At my employer I was recently asked to write frontend principles which could be applied to the entire firm. This made me think about my own personal principles I've applied across employers. Below is that list of principles and an explainer for each:
When it comes to my professional work, I consider how popular and tested a piece of technology is before introducing it to my projects. This is because inevitably someone other than me will be responsible for maintaining the tool and I want to ensure it will be supported by developers and will be easy to train and hire someone to take it over.
Users need to feel that the information on the page can be trusted, and a well designed and functioning website helps convey that trust. A website with excellent content displayed in a poorly designed mess doesn't feel good and then the content gets lost. For this reason I consider the design to be a top level concern.
Similar to the above, the products should carry the same values as the brand. This will make the users attribute the brand in the products and vice-versa. It is a shame to see so many internal apps skip this step and use the default bootstrap or material design.
This is one of the hardest balances to strike as an engineer but it is a responsibility we should take seriously. It is tempting to build for the problem that we think will arise in a future state, but then inevitably the facts change and we've wasted engineering talents on a problem that never materialized. Alternatively, it is also easy to build things too simple and find yourself with your hands tied and facing a mountain of paralysis inducing tech-debt. I think the former is more common than the latter and we should error on the side of building things as simple as possible and improve on them as we need.
I think the frontend should try to be logic light and when possible logic should be pushed down as low as possible. If the database can maintain that logic, it should maintain that logic.
This is probably the hottest take on this list. I try to use libraries sparingly. Libraries introduce risk of code that isn't written or maintained directly by the team and it is tempting to important a library for each little problem in the app. I find this leads to a dependency web nightmare and really slows down development speed in the long term. Before installing a library, I ask myself 1) Do I NEED this library, and 2) how long I think it will be in the app and if I'm comfortable with that reality.
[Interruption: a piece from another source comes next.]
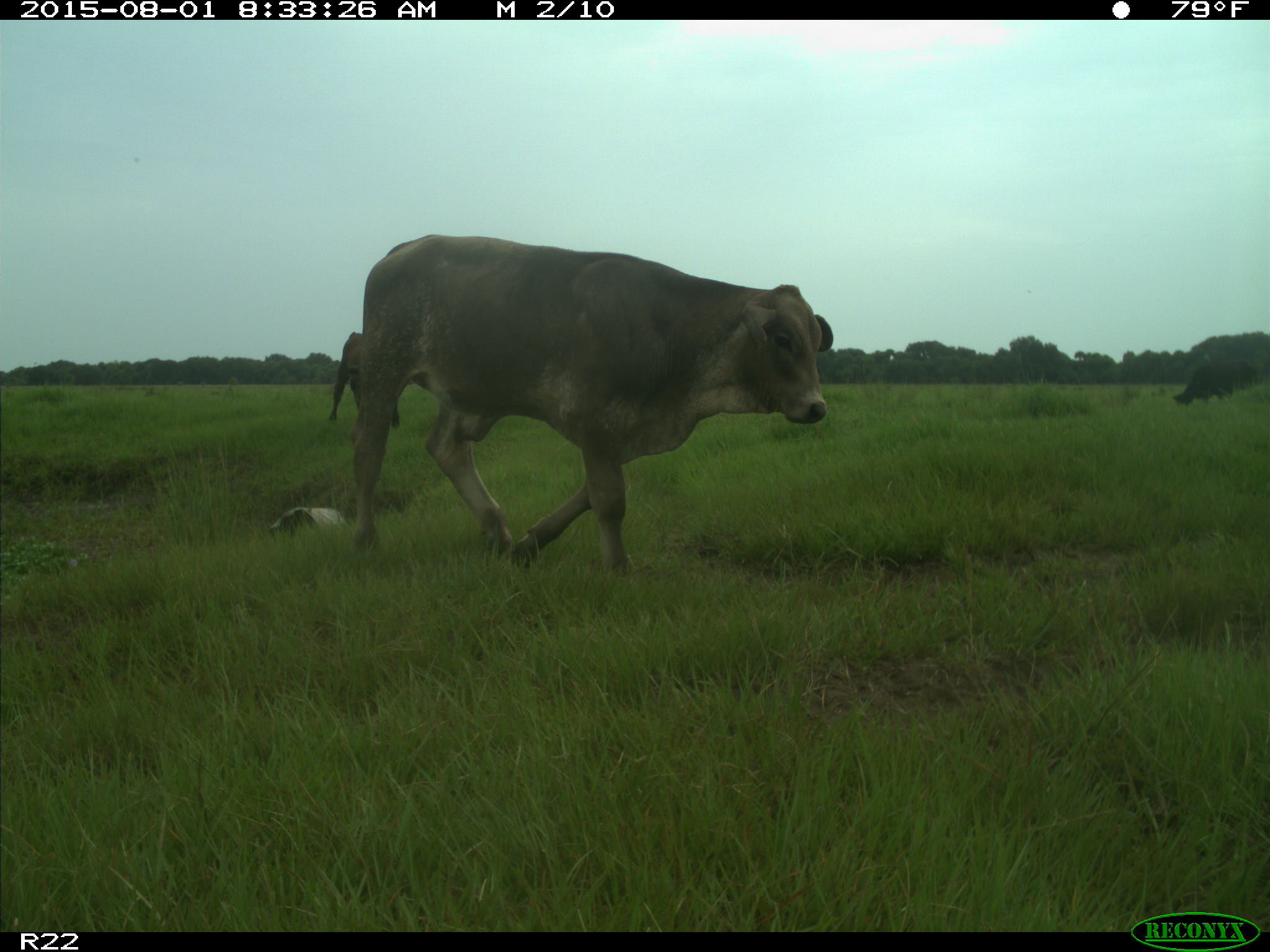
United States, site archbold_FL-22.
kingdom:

As I continue to progress in my career it is important I take an increased responsibility in passing my knowledge to others and having everyone writing code at a high level. The best way I've found to do this is to leave a trail of artifacts and documentation when doing my work.
I find functional design practices to be easier to test and match reality closer than building out inheritance logic.
The tools we build are for users and their feedback is critical to the success of those tools. I always try to get user feed back at every moment I can and I'm always looking for additional opportunities to receive feedback.